Records

━━━

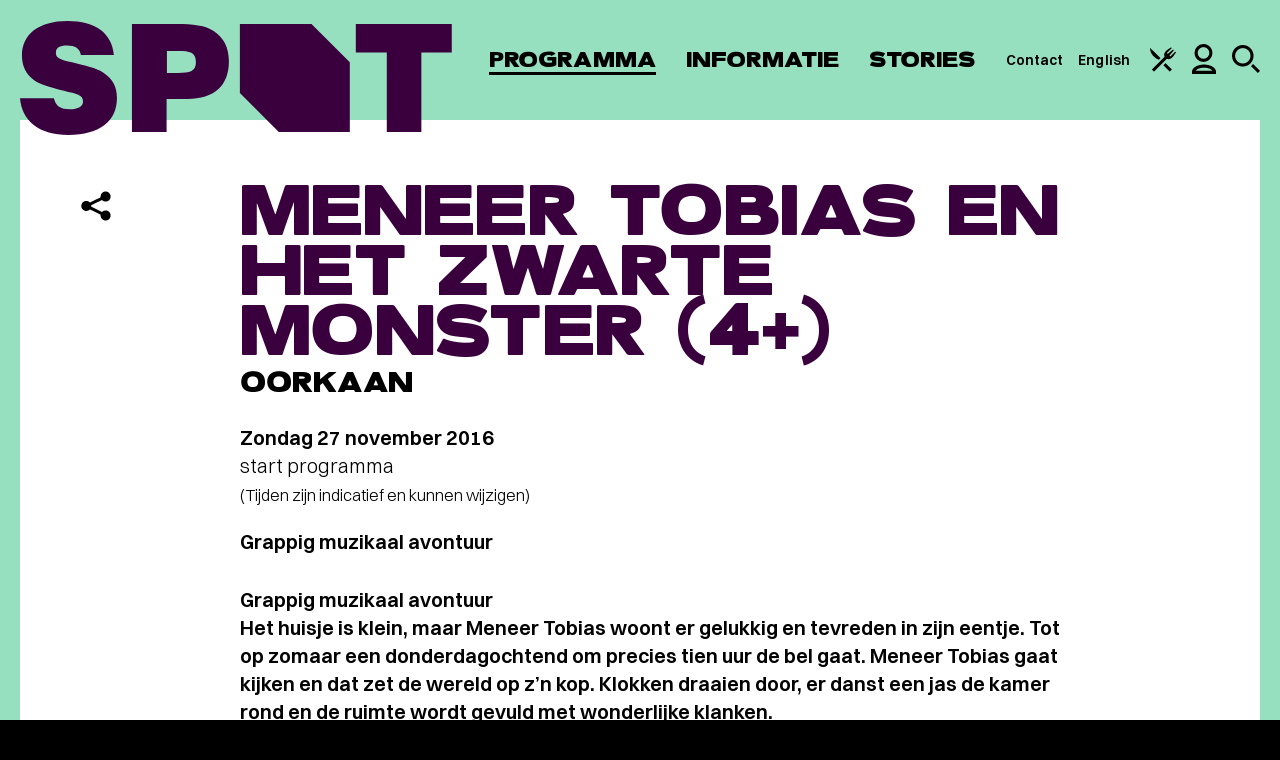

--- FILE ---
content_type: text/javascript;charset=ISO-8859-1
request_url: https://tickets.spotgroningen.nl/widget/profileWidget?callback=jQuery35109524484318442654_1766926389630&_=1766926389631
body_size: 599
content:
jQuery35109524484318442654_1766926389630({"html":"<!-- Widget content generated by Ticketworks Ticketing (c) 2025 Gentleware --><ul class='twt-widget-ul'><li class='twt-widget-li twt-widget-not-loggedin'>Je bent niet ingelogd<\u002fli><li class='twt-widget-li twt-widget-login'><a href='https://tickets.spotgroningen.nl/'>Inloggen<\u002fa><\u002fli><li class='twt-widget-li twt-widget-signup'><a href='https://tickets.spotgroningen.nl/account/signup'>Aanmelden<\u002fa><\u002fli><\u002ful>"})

━━━

Description of the task
Word for word, output the whole listing, but not its pictures.

Solution to the exercise
--- FILE ---
content_type: text/javascript;charset=ISO-8859-1
request_url: https://tickets.spotgroningen.nl/widget/profileWidget?callback=jQuery35109524484318442654_1766926389630&_=1766926389631
body_size: 599
content:
jQuery35109524484318442654_1766926389630({"html":"<!-- Widget content generated by Ticketworks Ticketing (c) 2025 Gentleware --><ul class='twt-widget-ul'><li class='twt-widget-li twt-widget-not-loggedin'>Je bent niet ingelogd<\u002fli><li class='twt-widget-li twt-widget-login'><a href='https://tickets.spotgroningen.nl/'>Inloggen<\u002fa><\u002fli><li class='twt-widget-li twt-widget-signup'><a href='https://tickets.spotgroningen.nl/account/signup'>Aanmelden<\u002fa><\u002fli><\u002ful>"})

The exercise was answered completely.